● **Metin Bölümü**:

====

Prova stüdyolarına harcanan para 1 yıl boyunca biriktirilirse, kendinizi daha rahat hissedebileceğiniz bir mini stüdyo kurulabileceğini düşünüyorum. Ne birileri size karışır, ne de kaç saat geçti diye düşünmenize gerek kalır.

Eserlerinizi hangi platformlarda yayınlıyorsunuz? Bu platformların eksileri ve artıları nelerdir?

70 farklı platformda yayınlandı son kısa çalarım. Fakat favorim Spotify olabilir. Çünkü müzisyen istediği an, istediği istatistiğe ulaşabiliyor.

Projenize ilişkin “olumlu” ve “olumsuz” bulduğunu şeyler nelerdir?

İnsanların müziğimde duydukları sesleri genişletmeliyim. Aslında ne kadar konsept bir proje gibi gözükse de, tamamen uzay temalı çalışmıyorum.

Kısa ve uzun vadeli hedefleriniz nelerdir?

Kısa vadede plansız bir akış yaratma düşüncesindeyim. Uzun vadede ise stadyum konserime hepinizi çağıracağım.

====

● **Görev Satırları**:
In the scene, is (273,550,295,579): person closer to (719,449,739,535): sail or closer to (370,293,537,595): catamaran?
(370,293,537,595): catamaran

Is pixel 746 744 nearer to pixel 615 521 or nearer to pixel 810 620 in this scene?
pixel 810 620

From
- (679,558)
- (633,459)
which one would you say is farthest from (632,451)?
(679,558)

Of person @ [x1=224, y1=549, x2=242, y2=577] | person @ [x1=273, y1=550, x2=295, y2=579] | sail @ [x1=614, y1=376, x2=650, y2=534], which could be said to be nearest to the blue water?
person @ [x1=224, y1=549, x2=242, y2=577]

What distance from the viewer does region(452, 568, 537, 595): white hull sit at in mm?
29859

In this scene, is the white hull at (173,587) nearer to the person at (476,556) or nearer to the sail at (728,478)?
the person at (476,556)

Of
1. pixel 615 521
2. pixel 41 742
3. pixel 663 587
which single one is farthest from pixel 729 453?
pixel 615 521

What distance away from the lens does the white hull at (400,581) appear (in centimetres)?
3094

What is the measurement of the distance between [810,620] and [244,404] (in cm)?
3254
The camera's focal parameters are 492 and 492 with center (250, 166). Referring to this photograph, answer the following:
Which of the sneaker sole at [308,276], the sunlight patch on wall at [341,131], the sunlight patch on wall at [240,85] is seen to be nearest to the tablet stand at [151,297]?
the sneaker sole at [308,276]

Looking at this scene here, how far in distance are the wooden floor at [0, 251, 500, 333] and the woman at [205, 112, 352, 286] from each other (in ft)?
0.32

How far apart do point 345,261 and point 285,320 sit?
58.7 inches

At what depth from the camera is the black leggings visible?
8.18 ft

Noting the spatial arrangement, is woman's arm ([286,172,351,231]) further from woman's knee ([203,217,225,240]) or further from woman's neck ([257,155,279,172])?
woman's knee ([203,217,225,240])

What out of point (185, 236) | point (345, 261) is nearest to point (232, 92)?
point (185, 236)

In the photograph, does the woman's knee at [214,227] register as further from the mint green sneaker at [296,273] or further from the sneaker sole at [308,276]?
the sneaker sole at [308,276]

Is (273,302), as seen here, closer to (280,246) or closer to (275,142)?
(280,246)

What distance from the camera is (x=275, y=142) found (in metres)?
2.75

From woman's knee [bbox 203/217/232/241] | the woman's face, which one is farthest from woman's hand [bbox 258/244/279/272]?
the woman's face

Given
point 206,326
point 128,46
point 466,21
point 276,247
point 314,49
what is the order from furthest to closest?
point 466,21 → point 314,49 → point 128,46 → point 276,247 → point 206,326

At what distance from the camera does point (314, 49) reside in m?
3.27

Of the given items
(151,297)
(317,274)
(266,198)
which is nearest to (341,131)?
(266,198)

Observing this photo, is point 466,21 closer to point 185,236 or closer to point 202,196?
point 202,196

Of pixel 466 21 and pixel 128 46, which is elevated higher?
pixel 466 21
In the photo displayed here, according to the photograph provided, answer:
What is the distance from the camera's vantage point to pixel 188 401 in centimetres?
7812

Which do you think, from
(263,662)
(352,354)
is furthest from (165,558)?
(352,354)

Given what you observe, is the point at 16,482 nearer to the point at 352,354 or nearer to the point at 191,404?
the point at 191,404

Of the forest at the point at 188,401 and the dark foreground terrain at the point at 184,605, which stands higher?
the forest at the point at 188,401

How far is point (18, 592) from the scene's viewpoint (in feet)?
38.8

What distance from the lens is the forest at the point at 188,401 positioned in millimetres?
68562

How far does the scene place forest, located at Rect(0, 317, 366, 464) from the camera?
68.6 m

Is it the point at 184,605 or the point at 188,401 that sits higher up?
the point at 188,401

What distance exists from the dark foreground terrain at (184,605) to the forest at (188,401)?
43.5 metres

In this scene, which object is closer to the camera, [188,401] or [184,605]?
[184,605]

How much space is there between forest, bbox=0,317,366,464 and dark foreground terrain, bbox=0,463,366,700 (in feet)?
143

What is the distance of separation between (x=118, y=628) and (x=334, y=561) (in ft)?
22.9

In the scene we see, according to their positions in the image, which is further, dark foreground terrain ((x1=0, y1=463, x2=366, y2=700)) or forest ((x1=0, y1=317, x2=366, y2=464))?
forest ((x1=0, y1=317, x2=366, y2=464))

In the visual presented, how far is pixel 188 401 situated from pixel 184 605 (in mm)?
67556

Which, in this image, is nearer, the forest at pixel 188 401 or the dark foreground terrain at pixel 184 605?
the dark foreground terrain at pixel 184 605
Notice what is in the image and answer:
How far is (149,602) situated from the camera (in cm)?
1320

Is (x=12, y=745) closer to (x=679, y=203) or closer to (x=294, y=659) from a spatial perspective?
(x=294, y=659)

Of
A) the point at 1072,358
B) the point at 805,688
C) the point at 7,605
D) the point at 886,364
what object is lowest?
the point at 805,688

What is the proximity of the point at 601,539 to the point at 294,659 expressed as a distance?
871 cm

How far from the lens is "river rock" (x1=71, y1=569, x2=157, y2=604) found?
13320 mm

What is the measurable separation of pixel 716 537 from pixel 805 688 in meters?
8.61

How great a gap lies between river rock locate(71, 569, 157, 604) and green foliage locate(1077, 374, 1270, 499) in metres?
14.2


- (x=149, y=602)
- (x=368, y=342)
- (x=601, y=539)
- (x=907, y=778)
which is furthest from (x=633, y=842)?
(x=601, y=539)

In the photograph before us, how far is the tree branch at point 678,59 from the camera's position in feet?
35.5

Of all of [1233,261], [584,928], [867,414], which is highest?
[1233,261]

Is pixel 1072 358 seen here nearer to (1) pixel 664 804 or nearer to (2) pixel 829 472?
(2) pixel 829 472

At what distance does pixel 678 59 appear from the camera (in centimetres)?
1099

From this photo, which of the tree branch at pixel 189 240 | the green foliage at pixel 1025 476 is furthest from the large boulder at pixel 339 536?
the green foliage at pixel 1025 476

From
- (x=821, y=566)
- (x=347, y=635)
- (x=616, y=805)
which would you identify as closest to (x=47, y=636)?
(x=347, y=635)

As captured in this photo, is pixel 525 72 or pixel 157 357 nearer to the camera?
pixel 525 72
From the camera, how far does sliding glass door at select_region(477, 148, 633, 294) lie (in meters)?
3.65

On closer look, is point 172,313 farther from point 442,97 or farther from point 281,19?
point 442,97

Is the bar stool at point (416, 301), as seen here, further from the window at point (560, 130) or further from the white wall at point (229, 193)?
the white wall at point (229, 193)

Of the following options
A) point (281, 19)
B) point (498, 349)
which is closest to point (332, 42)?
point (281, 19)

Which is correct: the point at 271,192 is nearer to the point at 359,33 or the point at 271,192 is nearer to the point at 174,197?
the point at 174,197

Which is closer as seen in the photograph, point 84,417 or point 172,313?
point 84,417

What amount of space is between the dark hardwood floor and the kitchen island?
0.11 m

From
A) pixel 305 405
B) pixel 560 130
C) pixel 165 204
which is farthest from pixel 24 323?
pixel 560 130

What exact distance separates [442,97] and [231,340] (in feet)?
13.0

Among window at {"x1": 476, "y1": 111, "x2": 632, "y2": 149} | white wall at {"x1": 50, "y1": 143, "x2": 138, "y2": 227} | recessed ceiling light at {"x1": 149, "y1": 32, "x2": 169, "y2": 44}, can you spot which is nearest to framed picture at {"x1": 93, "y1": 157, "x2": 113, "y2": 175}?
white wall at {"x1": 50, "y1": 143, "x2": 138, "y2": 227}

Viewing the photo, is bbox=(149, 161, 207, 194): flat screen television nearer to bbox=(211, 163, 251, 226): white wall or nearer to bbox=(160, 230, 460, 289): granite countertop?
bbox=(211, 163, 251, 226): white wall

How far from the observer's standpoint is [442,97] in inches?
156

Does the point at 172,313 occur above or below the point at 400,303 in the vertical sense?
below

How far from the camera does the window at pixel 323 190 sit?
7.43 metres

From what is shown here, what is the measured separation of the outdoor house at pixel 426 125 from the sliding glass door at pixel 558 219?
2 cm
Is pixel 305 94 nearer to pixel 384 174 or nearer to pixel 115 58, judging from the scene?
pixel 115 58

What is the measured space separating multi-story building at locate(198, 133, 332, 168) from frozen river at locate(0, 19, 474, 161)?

====

● **Verilen Görev A**: Satırlar arasından "farthest" sözcüğünü içeren her satırı topla ve hiçbir değişiklik yapmadan yaz.
● **Verilen Görev B**: Bir müzisyenle yapılan söyleşinin devamını, metnin son cümlesinden sonra gelecek şekilde yaz.
Metin ile satırlar arasında herhangi bir bağlantı bulunmamaktadır.

● **Nihai Sonuç A**:
which one would you say is farthest from (632,451)?
which single one is farthest from pixel 729 453?
From woman's knee [bbox 203/217/232/241] | the woman's face, which one is farthest from woman's hand [bbox 258/244/279/272]?
which is farthest from pixel 24 323?

● **Nihai Sonuç B**:
Müzik yarışmaları hakkında ne düşünüyorsunuz? Katıldığınız bir müzik yarışması ve elde ettiğiniz bir derece var mı?

Karşıyım. Müzik yarışmalarının bir şov ürünü olduğunu unutmamak gerekiyor. Bence bir müzisyene, müziğe karışılmamalı. Risk alın, elbet bir şeyler gerçekleşecek.

Müzik basını (dijital ve basılı) hakkında ne düşünüyorsunuz?

Müzisyen iletişime geçmedikçe destekleyen gazete, site, dergi karşıma çıkmadı.
Bahsettiğim gibi, tanıtım müzisyene bir yük olmamalı. Müzisyen sözünü yazmalı, müziğini yapmalı.

Sırasıyla, dinleyici – mekanlar – organizatörler – müzisyenler ve diğer kişi/kişilerden beklentileriniz nelerdir?

Şu dönemdeki sistemden beklentim, algılarını değiştirmeleri üzerinedir. Eğlence görecelidir. İnsanların dinlediklerini şekillendirmeye çalışmak yerine, onlara istediklerini sunmalı mekanlar. Dinleyicilerden beklentim ise, bir şeyi paylaşmanın kutsallığını gözlemlemeleridir.

Müzik dışında aktif olarak devam ettirdiğiniz mesleğiniz var mı? Devam eden rutin hayatınız ve müzik hayatınız arasındaki dengeyi kısaca anlatabilir misiniz?

İşletmeciyim müzik dışında, ama “işletmeci” hayatıma da dahil müzik. Arasındaki dengesizlikten doğan tatlı bir denge oluştu aslında.

Projenize ait sosyal medya hesapları nelerdir?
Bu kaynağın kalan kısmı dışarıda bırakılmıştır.